Explore The East Kent Seaside Towns Of Margate, Ramsgate, And Broadstairs
Brighton, Bournemouth, and Blackpool may be the more notable seaside towns in the UK, but our island nation is abundant with many more coastal getaways.
Clinging to the coastline of the Thanet district, East Kent, the seaside towns of Margate, Ramsgate, and Broadstairs offer you a blend of sandy beaches, hiking trails, museums, and hair-raising attractions.
While this cluster of towns is a handy weekend destination, you can also visit all three towns on a single day trip from London.
Here’s how you can look forward to spending your time in Thanet.
Probably the more well-known of the three, Margate cuts a clear rival for Brighton with its oceanfront theme park, wide sandy beach, and charming old town.
Sheltered by the bar-studded Margate Harbour Arm and flanked with seafood huts and ice cream stalls, the golden sand of Margate Main Sands is the ultimate summer destination.
Venture to the western point of the beach and you can take a dip in the tidal swimming pool.
Situated a mile from Margate Old Town and covering four acres, the Walpole Tidal Pool is the largest of its kind in the UK. Both tidal pools are free and are safe for a paddle.
Occupying a prime spot overlooking The Bay, the Turner Contemporary is just one of the many cultural attractions on offer in Margate.

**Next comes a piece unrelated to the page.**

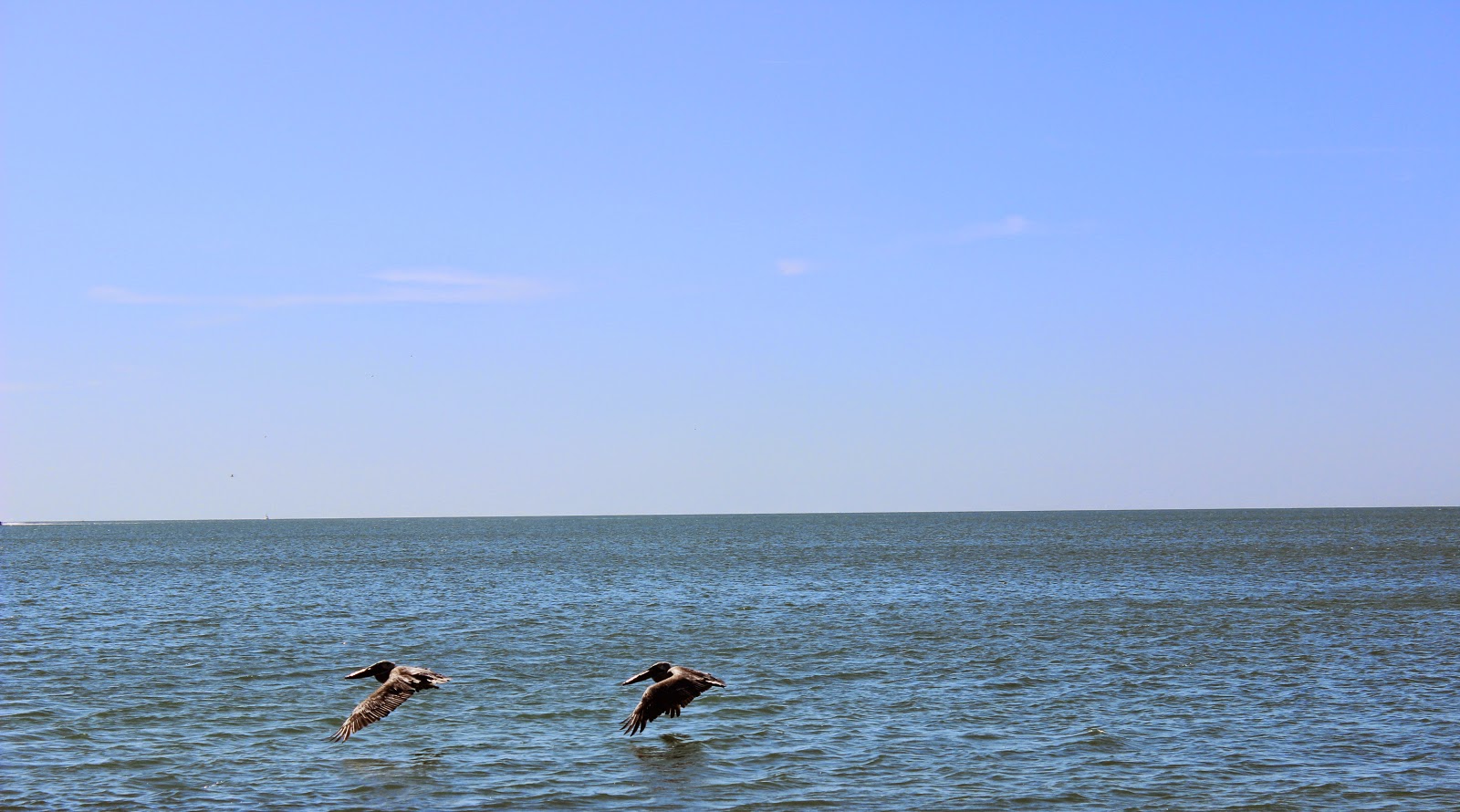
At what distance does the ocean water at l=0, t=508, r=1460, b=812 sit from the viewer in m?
18.2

The Old Town is teeming with museums, art galleries, and theatres with the Shell Grotto being a standout spot.
Discovered in the 1830s, this subterranean passageway is adorned with millions of shells, and we have next to no knowledge about who conceived it or what it was used for.

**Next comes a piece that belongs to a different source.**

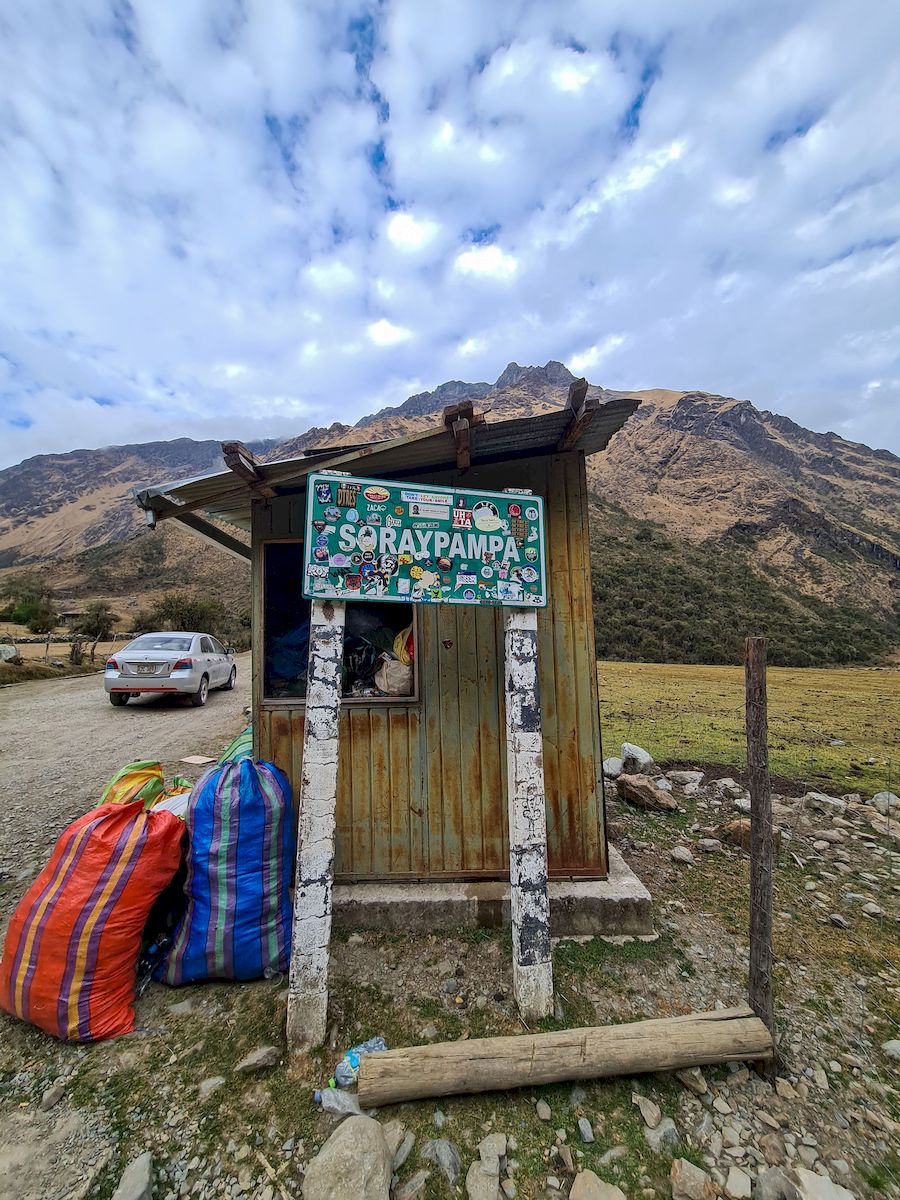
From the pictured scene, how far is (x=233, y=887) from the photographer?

Dreamland, Margate’s foremost attraction, is a one-stop centre for seaside amusements, vintage fairground rides, and large-scale music events.
Dating back to the late 19th-century, the park is brimming with all the coastal classics of a British funfair.
Gallopers, rotating teacups, waltzers, and a crazy mouse rub shoulders with the more exhilarating ‘Dreamland Drop’ and ‘Dreamcatcher’ amusements.
Entrance to Dreamland is free and you need to buy wristbands online or at the park to go on the rides.
Dreamland hosts concerts and one-day festivals so it’s worth checking their event’s calendar well ahead of your visit.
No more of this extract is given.